Request: List every passage that the Carnegie Learning Center text quotes from the press release.

Supplied passage:
When it comes to support for native people on the Downtown Eastside, there is a plethora of organizations. Just walk up Hastings St. east of Carnegie and you'll pass several. In addition, the welfare offices at Powell and Main have plenty of programs for native people looking for upgrading and jobs. In fact, they tell people that if you're non-native, they don't have much in the way of courses, but if you're native there are lots.
The list of 'essential' services provided by the Carnegie Learning Center is summed up on the press release with a blatant lie: “For most residents, this is the only place they have access to computers. This is a serious human rights violation, since most government information and access to services is only available on line.”
There is no doubt that early in the CUPE strike, Carnegie patrons missed the computers they had been accustomed to having easy access to at Carnegie. But as the strike enters its third month, many people have discovered other places to go.
In the press release it was stated that the closing of the Carnegie Learning Center is causing “pain and destruction”. If that’s the case, why did Alderson at times lock the doors of the Learning Center or evacuate everyone, always with the same excuse, “A volunteer didn’t show up.” Alderson would sit in the Learning Center by herself while low income people who wanted access to computers peered through the windows at her, resulting in her being described on the Downtown Eastside Enquirer as a “sea otter at the aquarium”. When bloggers began reporting these too frequent closures -- which were also occurring on Saturdays when it was the responsibility of CUPE members to keep the Center open -- Alderson and Alkenbrack participated in a witch hunt for the blogger, interrogating a volunteer about who could be blogging. Then Alderson personally barred a homeless man, Bill Simpson, for suspected blogging.
The barring of Simpson, which was later expanded to include the entire building by City managers under pressure from CUPE members, was criticized by Carnegie Board member Sophia Friegang as a “human rights” issue. Friegang got nowhere and resigned over the issue.
But Freigang's criticism didn't prevent the promotion of the Learning Center in the press release as a place where human rights are respected. The press release began with the headline, "LABOUR DISPUTE PUTS LEARNING AND HUMAN RIGHTS ON HOLD", and ended with an appeal to both sides to resolve the strike so that the Learning Center can operate: “Lives and human rights are at stake.”

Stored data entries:
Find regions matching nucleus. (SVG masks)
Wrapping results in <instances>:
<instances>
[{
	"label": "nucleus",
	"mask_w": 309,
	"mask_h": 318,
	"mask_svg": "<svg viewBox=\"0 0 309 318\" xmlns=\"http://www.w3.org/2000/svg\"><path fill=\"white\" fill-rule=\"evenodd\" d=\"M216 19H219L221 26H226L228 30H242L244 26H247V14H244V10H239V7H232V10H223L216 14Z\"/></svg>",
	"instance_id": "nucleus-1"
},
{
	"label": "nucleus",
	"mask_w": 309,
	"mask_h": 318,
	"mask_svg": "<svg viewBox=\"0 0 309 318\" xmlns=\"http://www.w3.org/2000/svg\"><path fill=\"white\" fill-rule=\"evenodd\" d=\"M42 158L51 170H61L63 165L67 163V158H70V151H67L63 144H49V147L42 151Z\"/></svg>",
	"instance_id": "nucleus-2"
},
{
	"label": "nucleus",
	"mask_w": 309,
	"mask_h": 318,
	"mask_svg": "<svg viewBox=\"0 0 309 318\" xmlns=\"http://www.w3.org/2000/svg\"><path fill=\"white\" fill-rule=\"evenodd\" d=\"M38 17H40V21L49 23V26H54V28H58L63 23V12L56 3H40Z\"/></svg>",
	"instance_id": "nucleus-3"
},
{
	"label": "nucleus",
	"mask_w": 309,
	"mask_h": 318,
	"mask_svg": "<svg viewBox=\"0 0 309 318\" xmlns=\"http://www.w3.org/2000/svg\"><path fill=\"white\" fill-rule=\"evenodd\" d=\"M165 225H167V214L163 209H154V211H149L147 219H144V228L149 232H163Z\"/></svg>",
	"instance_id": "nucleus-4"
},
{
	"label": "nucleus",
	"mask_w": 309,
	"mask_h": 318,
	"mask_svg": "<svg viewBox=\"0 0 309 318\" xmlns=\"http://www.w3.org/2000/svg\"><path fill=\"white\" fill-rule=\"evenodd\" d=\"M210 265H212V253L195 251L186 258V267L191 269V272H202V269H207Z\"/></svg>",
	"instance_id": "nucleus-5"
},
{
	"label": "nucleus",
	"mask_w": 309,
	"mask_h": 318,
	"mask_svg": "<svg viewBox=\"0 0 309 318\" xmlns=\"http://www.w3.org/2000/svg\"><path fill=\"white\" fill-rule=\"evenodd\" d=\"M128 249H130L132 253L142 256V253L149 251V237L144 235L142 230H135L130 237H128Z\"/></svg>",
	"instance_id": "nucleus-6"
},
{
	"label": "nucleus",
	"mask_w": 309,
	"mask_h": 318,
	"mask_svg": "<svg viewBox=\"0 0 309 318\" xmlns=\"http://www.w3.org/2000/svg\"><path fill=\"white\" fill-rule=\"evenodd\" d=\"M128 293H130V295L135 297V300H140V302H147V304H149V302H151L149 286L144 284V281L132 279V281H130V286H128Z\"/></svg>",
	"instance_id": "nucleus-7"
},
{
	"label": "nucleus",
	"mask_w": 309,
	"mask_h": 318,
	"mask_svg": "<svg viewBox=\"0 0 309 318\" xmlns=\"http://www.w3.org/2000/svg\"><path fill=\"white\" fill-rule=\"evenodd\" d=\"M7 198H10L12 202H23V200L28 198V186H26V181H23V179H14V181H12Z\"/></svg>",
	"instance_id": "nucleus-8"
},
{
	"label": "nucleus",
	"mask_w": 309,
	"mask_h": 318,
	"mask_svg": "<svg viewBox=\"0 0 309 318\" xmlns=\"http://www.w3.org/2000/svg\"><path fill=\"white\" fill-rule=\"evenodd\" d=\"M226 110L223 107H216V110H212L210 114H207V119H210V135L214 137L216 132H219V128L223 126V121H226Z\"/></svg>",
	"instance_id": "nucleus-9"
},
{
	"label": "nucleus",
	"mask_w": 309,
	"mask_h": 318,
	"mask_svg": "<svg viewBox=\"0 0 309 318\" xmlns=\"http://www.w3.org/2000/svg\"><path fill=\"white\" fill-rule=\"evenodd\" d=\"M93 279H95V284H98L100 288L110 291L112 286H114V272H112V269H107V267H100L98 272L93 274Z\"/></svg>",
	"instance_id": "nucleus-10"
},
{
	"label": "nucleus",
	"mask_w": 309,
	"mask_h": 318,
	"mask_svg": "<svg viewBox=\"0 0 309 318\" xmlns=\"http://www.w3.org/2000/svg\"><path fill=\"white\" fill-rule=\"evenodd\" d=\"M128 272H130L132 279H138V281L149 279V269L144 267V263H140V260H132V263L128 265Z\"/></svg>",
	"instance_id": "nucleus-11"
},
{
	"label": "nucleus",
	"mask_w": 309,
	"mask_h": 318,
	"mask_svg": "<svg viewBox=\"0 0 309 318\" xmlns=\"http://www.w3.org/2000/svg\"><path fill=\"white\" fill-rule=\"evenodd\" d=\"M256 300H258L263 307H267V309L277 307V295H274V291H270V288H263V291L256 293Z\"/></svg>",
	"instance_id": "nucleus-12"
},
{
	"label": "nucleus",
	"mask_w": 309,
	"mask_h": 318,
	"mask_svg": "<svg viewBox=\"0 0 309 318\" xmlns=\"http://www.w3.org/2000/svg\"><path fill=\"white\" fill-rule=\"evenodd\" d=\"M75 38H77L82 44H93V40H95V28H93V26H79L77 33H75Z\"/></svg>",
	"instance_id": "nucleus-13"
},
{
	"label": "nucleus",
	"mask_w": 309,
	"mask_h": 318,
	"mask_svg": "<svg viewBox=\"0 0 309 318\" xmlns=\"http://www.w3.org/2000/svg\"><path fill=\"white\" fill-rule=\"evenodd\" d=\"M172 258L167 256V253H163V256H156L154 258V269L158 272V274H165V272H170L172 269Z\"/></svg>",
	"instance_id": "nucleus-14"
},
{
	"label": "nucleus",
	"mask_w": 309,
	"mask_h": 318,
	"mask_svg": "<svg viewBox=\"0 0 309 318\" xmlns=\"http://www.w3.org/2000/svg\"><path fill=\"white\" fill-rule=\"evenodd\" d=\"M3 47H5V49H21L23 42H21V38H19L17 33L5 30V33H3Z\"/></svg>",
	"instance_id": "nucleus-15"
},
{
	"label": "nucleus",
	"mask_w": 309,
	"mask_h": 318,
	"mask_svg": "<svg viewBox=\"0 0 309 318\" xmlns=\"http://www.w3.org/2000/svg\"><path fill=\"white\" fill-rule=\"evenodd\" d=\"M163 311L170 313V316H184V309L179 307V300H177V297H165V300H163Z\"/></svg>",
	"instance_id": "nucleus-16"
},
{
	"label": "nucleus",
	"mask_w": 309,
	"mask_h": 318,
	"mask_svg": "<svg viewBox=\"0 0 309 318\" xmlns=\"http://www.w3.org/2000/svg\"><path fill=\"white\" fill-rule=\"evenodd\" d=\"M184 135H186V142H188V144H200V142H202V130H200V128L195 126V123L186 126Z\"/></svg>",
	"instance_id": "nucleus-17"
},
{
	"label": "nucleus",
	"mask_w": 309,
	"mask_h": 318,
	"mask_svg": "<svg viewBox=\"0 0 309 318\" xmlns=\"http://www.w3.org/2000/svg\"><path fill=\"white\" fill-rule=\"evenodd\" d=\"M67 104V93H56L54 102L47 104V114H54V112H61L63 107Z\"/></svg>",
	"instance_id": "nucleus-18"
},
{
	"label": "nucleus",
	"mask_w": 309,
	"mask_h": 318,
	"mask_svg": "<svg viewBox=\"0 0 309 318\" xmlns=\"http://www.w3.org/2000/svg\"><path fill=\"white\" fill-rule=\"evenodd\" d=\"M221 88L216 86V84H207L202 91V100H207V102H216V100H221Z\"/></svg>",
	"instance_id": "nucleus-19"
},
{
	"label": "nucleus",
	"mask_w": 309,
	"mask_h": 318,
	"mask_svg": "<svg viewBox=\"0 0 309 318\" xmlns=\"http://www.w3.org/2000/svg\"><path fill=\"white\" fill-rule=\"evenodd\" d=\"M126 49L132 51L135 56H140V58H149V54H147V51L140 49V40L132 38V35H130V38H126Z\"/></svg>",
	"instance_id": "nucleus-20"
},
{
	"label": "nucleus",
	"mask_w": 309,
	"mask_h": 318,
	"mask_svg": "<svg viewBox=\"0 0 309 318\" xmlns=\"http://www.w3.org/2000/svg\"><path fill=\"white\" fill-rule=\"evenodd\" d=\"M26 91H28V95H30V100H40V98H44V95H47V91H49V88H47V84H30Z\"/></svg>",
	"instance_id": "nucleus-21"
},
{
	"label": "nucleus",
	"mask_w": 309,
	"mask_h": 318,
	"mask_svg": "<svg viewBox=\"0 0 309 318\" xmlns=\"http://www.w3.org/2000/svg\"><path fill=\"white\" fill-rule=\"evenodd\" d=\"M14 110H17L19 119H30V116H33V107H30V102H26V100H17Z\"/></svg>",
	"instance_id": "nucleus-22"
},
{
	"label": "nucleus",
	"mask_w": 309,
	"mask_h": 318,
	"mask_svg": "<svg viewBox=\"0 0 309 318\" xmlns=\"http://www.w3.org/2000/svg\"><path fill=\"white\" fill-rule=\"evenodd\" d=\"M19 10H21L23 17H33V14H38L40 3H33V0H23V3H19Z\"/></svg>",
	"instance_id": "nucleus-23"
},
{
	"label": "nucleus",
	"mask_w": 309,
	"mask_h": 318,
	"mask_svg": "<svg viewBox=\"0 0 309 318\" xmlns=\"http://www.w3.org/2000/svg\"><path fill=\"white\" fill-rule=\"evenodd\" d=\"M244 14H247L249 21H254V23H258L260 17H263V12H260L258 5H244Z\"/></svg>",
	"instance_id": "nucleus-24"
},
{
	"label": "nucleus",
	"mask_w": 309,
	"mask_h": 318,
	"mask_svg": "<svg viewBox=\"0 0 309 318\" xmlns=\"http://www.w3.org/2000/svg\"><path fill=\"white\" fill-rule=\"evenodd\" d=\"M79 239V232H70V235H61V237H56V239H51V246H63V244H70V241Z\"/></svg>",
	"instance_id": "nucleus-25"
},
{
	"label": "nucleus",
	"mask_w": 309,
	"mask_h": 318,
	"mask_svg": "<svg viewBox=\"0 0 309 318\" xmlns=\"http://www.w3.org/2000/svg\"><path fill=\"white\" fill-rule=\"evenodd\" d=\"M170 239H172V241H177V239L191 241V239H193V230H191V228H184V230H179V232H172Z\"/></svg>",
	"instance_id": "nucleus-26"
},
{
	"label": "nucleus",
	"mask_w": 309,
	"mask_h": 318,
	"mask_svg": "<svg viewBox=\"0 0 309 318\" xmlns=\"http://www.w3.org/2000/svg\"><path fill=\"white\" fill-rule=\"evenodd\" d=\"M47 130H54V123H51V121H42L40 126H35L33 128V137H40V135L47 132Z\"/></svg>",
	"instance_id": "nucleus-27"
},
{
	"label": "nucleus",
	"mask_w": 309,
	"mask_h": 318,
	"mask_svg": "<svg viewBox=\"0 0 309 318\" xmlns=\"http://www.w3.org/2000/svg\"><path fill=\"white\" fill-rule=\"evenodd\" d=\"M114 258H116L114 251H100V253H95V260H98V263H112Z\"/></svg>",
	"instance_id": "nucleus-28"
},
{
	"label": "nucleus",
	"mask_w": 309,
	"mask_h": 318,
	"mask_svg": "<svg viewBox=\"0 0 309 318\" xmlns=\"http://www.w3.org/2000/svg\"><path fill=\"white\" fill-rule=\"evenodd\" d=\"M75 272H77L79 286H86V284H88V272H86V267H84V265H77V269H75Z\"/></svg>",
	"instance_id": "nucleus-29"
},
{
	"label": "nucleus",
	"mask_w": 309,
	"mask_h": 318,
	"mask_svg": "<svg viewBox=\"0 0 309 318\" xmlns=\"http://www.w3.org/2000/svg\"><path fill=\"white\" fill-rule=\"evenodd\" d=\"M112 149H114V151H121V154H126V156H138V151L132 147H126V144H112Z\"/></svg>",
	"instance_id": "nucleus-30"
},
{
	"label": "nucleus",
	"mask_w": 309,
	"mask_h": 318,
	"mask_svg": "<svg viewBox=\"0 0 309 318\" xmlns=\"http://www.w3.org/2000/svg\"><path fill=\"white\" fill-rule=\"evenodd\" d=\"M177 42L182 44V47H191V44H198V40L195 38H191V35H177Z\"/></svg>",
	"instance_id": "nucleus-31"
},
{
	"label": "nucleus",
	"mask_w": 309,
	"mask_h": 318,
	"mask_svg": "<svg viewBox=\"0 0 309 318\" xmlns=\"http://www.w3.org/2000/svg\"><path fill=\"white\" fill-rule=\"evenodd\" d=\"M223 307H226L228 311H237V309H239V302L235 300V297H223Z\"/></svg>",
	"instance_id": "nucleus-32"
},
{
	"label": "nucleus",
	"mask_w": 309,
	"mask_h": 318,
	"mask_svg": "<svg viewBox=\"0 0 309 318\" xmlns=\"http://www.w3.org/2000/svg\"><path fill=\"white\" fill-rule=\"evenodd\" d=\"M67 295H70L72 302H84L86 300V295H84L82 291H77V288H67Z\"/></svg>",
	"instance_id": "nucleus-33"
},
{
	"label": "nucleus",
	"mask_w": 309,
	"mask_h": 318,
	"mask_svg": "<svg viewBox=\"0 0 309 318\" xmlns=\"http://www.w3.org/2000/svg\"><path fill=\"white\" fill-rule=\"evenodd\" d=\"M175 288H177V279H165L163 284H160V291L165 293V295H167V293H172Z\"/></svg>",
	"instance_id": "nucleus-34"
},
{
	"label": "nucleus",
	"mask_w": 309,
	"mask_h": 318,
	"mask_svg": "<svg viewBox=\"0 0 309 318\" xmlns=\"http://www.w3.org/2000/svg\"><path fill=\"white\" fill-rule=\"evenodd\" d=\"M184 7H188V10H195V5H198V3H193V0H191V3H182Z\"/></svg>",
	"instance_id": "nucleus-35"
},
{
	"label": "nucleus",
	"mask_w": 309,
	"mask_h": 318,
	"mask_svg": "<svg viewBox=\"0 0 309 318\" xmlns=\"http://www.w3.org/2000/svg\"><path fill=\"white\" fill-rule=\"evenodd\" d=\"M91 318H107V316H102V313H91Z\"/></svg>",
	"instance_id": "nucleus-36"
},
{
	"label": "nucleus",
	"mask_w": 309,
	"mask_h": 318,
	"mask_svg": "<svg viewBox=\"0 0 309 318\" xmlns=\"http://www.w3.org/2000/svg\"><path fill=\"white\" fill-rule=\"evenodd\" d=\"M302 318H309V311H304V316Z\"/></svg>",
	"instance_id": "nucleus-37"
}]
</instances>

Solution to this task:
- "For most residents, this is the only place they have access to computers. This is a serious human rights violation, since most government information and access to services is only available on line."
- "pain and destruction"
- "LABOUR DISPUTE PUTS LEARNING AND HUMAN RIGHTS ON HOLD"
- "Lives and human rights are at stake."